◆ Tugas
Ubah "bank umum" menjadi "bank komersial" di teks tentang aturan paylater, dimulai dari "Mulai Sekarang Ambil" dan terus sampai "dan BCA PayLater).", lalu tuliskan bagian itu lagi.

◆ Bagian Teks
----

Mulai Sekarang Ambil Paylater Tidak Segampang Dulu Lagi
Otoritas Jasa Keuangan (OJK) menerbitkan Peraturan Otoritas Jasa Keuangan Nomor 32 Tahun 2025 (POJK 32/2025) tentang Penyelenggaraan Beli Sekarang Bayar Nanti (Buy Now Pay Later/BNPL).
Regulasi baru yang berlaku mulai 15 Desember 2025 ini menegaskan, kini penyelenggaraan paylater hanya boleh dilakukan bank umum dan perusahaan pembiayaan atau multifinance.
Selama ini layanan paylater ditawarkan bebas oleh banyak aplikasi digital. Mulai dari perusahaan e-commerce (seperti Shopee PayLater, Blibli PayLater), aplikasi transportasi/gaya hidup (seperti GoPay PayLater, Traveloka PayLater, LinkAja Paylater), fintech lending (seperti Kredivo, Akulaku, JULO, Indodana), selain perusahaan pembiayaan (seperti Home Credit) dan perbankan (seperti BRI Ceria dan BCA PayLater).
Dengan berlakunya POJK 32/2025, maka tamatlah riwayat penyelenggaraan paylater oleh berbagai aplikasi di luar bank umum dan multifinance tersebut, kecuali mereka berubah menjadi multifinance atau bank umum setelah mengantongi izin dari OJK.
Melalui regulasi baru ini, OJK menetapkan batasan ketat dalam penyaluran paylater. Untuk bank umum, penyelenggaraannya harus mengacu pada UU yang mengatur perbankan. Sedangkan multifinance wajib memperoleh persetujuan OJK terlebih dulu sebelum menyelenggarakan layanan paylater.
Untuk itu, POJK 32/2025 merumuskan secara tegas definisi paylater. Yaitu, pembiayaan pembelian barang dan/atau jasa secara nontunai, tanpa agunan, dengan batas plafon tertentu, yang dilakukan melalui sistem elektronik dengan skema pembayaran angsuran yang disepakati.
Jadi, kini paylater bukan lagi fitur belanja, tapi produk pembiayaan penuh dengan segala risikonya. Karena itu dalam penyalurannya, OJK menggariskan bank umum dan multifinance wajib menerapkan prinsip kehati-hatian dan perlindungan konsumen.
POJK 32/2025 juga mengatur kewajiban penyelenggara paylater, memberikan informasi yang jelas dan mudah dipahami kepada calon nasabah/debitur dan/atau nasabah/debitur mengenai produknya. Antara lain mencakup sumber dana pembiayaan, jumlah dan frekuensi cicilan, risiko serta informasi lain yang ditetapkan OJK.

----

◆ Data yang Diberikan
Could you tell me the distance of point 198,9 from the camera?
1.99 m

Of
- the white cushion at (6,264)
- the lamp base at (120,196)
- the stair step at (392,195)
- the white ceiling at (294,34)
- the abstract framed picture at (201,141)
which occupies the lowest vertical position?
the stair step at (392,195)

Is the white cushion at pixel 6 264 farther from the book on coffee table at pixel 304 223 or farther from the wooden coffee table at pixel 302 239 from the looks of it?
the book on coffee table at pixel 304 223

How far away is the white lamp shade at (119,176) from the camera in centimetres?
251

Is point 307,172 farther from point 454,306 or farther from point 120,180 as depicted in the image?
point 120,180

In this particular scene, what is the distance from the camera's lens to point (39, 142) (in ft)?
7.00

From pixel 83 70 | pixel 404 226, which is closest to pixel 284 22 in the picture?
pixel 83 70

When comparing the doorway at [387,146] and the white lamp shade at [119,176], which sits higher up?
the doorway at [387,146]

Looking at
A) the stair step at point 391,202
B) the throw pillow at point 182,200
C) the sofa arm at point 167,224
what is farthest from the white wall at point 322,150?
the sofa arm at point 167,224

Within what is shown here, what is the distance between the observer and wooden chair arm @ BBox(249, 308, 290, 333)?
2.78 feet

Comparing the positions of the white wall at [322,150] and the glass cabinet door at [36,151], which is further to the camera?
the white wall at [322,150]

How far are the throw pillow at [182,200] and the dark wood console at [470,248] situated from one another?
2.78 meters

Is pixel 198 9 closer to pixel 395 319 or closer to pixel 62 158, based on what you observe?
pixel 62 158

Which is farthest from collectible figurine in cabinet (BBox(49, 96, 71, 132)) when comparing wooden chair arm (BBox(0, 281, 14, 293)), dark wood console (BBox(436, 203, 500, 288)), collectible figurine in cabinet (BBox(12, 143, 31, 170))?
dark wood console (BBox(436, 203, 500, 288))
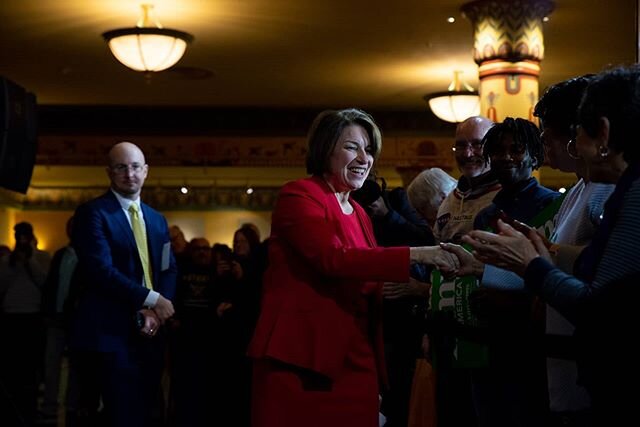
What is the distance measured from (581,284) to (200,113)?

----

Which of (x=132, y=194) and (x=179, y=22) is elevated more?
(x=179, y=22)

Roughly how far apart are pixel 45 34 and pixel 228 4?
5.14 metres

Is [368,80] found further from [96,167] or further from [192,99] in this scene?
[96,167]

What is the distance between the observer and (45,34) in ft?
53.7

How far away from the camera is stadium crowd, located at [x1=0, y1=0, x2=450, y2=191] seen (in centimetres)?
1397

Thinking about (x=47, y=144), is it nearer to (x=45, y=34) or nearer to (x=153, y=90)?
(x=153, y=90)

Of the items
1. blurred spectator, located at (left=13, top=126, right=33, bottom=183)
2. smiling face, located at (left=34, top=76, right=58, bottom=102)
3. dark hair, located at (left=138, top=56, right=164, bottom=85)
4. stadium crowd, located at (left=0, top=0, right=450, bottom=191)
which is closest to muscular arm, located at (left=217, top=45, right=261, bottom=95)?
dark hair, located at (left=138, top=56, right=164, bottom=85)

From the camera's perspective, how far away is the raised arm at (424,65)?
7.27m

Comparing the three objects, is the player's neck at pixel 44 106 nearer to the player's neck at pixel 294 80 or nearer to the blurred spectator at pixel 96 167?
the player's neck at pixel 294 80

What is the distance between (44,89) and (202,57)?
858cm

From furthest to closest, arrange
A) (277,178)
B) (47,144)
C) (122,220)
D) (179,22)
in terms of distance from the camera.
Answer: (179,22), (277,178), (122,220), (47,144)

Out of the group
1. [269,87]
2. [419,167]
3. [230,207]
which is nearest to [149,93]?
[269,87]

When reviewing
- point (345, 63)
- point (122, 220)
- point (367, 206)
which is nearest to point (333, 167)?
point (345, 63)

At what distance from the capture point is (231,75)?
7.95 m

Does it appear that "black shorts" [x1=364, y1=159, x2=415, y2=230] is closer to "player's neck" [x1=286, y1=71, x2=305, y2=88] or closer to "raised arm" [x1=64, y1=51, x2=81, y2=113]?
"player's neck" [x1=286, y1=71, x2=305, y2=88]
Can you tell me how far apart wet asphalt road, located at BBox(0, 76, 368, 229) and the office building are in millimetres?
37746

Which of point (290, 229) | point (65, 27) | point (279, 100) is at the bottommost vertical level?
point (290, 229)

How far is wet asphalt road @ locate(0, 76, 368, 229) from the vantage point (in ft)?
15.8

----

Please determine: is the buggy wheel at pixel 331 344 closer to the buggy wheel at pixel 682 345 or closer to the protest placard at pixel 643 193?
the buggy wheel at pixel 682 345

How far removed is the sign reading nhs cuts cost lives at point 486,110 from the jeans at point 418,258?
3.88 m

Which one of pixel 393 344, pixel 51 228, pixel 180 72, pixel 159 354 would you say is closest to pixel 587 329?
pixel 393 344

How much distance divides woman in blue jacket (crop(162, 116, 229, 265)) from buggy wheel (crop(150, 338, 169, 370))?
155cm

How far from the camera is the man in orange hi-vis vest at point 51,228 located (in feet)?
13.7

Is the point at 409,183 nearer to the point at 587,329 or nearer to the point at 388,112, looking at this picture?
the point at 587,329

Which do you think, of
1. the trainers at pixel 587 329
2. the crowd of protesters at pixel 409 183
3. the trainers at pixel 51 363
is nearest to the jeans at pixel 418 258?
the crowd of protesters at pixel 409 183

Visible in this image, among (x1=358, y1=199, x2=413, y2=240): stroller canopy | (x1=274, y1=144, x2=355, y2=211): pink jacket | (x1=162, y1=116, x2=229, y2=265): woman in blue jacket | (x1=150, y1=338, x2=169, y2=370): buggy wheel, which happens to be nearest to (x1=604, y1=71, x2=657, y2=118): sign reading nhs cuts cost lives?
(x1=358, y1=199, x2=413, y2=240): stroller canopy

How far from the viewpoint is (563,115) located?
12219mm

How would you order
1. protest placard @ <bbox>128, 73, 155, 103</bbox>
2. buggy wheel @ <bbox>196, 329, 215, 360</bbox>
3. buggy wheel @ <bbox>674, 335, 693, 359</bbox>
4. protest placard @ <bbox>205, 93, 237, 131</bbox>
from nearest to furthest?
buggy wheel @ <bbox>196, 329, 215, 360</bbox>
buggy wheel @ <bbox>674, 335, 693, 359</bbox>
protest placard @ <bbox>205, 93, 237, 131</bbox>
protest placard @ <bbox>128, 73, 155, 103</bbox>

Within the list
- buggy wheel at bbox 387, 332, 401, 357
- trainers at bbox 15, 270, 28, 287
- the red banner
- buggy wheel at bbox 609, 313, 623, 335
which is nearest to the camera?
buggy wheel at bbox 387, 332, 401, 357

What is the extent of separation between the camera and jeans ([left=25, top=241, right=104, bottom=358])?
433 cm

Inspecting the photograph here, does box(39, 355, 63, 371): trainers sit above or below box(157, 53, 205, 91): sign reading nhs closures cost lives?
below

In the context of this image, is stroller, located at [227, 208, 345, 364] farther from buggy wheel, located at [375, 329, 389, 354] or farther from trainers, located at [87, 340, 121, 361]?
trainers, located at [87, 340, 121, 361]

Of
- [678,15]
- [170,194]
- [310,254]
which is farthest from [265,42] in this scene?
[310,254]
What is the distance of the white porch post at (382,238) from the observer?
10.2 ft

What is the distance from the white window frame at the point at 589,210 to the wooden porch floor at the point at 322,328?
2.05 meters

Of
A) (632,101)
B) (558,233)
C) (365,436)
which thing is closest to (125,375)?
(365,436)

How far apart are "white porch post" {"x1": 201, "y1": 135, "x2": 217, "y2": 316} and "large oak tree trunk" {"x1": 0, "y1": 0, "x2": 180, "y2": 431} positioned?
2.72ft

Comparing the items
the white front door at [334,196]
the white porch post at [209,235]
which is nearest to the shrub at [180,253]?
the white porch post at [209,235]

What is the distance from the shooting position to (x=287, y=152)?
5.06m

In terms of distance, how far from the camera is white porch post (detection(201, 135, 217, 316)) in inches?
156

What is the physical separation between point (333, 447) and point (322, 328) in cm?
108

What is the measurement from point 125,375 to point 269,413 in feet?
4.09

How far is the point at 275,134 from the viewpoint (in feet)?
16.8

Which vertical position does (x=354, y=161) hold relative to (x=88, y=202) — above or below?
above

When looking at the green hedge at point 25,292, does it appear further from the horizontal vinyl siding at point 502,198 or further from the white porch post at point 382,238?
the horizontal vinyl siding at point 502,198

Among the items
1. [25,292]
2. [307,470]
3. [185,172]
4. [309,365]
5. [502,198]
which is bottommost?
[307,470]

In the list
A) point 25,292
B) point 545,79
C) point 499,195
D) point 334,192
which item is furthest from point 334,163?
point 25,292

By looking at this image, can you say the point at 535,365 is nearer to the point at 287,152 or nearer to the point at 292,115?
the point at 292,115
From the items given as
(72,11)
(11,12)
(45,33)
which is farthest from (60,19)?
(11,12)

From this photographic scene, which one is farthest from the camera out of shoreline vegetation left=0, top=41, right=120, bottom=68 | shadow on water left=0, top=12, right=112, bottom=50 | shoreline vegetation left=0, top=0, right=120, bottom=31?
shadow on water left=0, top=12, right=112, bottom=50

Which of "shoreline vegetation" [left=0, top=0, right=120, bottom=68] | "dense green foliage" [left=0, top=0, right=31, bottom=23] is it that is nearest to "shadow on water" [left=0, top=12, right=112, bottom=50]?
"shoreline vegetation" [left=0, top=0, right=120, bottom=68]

----

◆ Hasil Akhir
Mulai Sekarang Ambil Paylater Tidak Segampang Dulu Lagi
Otoritas Jasa Keuangan (OJK) menerbitkan Peraturan Otoritas Jasa Keuangan Nomor 32 Tahun 2025 (POJK 32/2025) tentang Penyelenggaraan Beli Sekarang Bayar Nanti (Buy Now Pay Later/BNPL).
Regulasi baru yang berlaku mulai 15 Desember 2025 ini menegaskan, kini penyelenggaraan paylater hanya boleh dilakukan bank komersial dan perusahaan pembiayaan atau multifinance.
Selama ini layanan paylater ditawarkan bebas oleh banyak aplikasi digital. Mulai dari perusahaan e-commerce (seperti Shopee PayLater, Blibli PayLater), aplikasi transportasi/gaya hidup (seperti GoPay PayLater, Traveloka PayLater, LinkAja Paylater), fintech lending (seperti Kredivo, Akulaku, JULO, Indodana), selain perusahaan pembiayaan (seperti Home Credit) dan perbankan (seperti BRI Ceria dan BCA PayLater).